Will post pics soon!

:kidred: :kidred: :kidred:


----------



## TinyHoovesRanch (Jan 16, 2010)

*Re: Pepper Kidded this morning! Triplet Does!*

AWWWWWWWWWWWW

Thats sooo cool you had 3 GIRLS!!!!
congrats!!


----------



## toth boer goats (Jul 20, 2008)

*Re: Pepper Kidded this morning! Triplet Does!*

Congrats on the new... :kidred: :kidred: :kidred:


----------



## myfainters (Oct 30, 2009)

*Re: Pepper Kidded this morning! Triplet Does!*

congrats!!!!! Woohoo... 3 girls!!!!!!!


----------



## logansmommy7 (Nov 11, 2009)

*Re: Pepper Kidded this morning! Triplet Does!*

Congrats! That is a great end result! I'm so nervous about when mine kid...I hope they can birth unassisted!


----------



## cyanne (Jan 7, 2009)

*Re: Pepper Kidded this morning! Triplet Does!*

This was my first assist, every other time the kids were born when I wasn't even there! Was kinda scary, but also pretty nifty to be there for the whole thing.

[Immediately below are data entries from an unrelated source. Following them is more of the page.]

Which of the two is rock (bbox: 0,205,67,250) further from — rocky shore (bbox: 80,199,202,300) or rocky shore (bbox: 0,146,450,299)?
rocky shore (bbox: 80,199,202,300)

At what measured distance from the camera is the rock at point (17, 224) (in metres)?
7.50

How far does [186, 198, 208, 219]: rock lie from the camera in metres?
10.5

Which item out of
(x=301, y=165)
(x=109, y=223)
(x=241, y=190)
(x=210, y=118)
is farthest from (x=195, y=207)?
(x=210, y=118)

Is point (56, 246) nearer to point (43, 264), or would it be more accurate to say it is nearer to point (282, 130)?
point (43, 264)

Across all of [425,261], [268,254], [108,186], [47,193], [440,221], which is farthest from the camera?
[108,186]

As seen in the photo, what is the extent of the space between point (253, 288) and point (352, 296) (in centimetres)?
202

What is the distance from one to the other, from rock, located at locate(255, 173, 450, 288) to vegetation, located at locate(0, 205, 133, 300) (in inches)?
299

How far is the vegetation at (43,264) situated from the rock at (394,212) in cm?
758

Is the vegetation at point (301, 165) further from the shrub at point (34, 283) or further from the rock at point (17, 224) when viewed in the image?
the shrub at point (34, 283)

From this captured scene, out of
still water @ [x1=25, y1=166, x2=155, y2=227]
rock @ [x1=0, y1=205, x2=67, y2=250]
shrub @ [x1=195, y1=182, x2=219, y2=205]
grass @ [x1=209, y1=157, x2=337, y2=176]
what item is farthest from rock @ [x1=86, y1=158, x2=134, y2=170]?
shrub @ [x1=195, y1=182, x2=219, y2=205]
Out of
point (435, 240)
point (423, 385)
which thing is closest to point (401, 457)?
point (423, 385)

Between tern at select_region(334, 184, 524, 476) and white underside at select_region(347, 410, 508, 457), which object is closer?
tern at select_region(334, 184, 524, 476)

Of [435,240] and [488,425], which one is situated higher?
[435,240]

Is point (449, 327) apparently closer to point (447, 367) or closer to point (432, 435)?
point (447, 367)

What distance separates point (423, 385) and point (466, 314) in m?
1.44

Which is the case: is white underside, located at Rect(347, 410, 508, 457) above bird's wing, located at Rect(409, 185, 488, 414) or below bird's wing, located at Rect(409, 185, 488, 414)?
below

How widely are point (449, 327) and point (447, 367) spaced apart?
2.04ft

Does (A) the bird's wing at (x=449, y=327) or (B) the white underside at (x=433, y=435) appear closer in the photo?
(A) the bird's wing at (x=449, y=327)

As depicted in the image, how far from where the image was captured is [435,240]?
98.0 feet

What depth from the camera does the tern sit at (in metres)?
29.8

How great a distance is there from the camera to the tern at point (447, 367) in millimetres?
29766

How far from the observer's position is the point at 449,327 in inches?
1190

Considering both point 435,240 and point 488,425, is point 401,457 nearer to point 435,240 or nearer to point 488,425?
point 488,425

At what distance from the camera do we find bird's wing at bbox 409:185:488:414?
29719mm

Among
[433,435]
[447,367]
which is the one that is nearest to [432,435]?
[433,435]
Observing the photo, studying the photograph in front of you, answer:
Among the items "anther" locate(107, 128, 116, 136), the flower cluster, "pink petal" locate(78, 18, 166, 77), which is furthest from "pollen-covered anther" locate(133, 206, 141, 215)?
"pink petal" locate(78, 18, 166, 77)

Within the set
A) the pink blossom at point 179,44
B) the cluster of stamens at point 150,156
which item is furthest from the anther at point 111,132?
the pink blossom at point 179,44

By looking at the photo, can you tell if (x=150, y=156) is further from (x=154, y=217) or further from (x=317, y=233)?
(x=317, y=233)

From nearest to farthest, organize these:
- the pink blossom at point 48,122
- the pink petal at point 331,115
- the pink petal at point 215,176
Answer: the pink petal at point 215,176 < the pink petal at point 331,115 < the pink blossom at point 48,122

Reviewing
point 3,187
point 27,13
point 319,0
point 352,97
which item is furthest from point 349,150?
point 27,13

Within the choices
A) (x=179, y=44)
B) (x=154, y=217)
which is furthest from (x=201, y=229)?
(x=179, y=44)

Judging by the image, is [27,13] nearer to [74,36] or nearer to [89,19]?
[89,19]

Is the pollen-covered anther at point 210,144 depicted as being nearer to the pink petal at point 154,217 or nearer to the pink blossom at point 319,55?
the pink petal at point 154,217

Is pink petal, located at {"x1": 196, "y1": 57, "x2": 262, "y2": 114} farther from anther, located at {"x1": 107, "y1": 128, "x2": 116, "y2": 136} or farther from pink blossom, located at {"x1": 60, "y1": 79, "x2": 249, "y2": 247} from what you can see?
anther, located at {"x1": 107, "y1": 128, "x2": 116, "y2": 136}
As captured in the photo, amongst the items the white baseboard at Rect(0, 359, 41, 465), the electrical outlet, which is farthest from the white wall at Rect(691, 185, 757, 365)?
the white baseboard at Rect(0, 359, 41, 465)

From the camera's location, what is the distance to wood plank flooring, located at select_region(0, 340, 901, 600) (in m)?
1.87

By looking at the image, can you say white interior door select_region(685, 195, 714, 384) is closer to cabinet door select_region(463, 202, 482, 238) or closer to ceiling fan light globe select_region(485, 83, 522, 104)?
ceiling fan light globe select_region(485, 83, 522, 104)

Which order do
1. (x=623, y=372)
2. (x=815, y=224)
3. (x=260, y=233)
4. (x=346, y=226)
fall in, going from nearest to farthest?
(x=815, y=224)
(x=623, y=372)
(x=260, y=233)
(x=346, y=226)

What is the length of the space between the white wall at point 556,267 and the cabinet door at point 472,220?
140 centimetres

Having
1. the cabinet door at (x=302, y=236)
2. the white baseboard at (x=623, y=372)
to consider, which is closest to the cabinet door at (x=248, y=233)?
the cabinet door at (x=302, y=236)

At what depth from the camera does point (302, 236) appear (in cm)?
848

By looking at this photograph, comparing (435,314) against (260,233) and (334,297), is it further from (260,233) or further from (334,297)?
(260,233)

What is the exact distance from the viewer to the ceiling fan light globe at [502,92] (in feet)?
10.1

Last time she was preggo, Pepper lost her single kid, she passed bloody tinged mucous for about a week, the I found a dead kid in her pen that looked both preemie and partially decomposed. My best guess was that the kid died in utero somehow and then she passed it later. Thankfully I just had to give some antibiotics as a precaution but she never got sick from it.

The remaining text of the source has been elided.